Of the over 1,000 members of the Diliman University Council, 284 expressed their support for the proposal, 164 voted against it while there were eight abstentions. Although only 456 participated in the voting process, the presence of only 75 members is required for a quorum to be declared, according to the faculty manual.
The council—which is composed of all assistant professors and full professors in UP Diliman—held a special meeting on the controversial plan to move the school opening to August, a move that will be implemented this coming school year in seven other UP campuses.
UP Diliman Chancellor Dr. Michael Tan presided over Monday’s meeting which lasted for three hours, according to UP Vice President for public affairs Prospero de Vera.
“It was a lengthy discussion. The voting was specific; whether to approve the shift of opening of classes to August 2014,” he said in an interview.
A recent referendum showed that 647 of the 954 regular faculty members in UP Diliman were in favor of the change with 499 saying they wanted it implemented this year.
On the other hand, 281 out of 293 instructors—who are not considered part of the regular faculty—also expressed their support for the shift. Of the 281, 215 said it should begin this year while 67 wanted it to start next school year.
The University Student Council, meanwhile, also held a campus-wide consultation which showed that 1,834 out of 2,728 students approved of the August school opening.
Following the results of Monday’s meeting, Tan will write to the UP Board of Regents (BOR), the highest decision-making body in the university, to seek approval and authority to implement the change in the academic calendar.
The BOR is expected to take up the matter in a meeting on March 27.
De Vera said this process was also observed by the chancellors of seven other constituent universities who had approved the shift—UP Manila, UP Los Baños, UP Baguio, UP Visayas, UP Mindanao, UP Open University and the UP College in Cebu.

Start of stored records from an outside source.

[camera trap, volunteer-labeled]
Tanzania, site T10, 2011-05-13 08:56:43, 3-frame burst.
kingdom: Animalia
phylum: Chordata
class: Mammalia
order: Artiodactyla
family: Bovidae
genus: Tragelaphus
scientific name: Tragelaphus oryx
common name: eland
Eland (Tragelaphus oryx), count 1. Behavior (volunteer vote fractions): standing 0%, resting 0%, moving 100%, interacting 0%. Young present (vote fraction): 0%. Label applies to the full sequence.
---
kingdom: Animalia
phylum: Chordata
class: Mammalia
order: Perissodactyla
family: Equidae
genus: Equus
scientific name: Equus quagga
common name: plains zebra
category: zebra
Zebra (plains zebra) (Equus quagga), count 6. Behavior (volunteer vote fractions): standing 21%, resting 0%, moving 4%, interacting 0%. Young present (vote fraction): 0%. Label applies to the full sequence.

“The BOR approved the shift in those constituent universities on a pilot basis, meaning, all possible problems with the schedule in each constituent university must be threshed out by the next school year in 2015,” the official explained.
This means that all UP academic units, save for its secondary education programs, will open its classes in August this year.
Under the new scheme, classes in UP campuses will open in August with the first semester ending in December. Classes for the second semester will resume in January and end in May while the “summer term” will be from June to July.
Once the BOR officially approves UP Diliman’s shift to the August-May schedule, it will be up to Tan and the executive council composed of college deans to formulate the new schedule.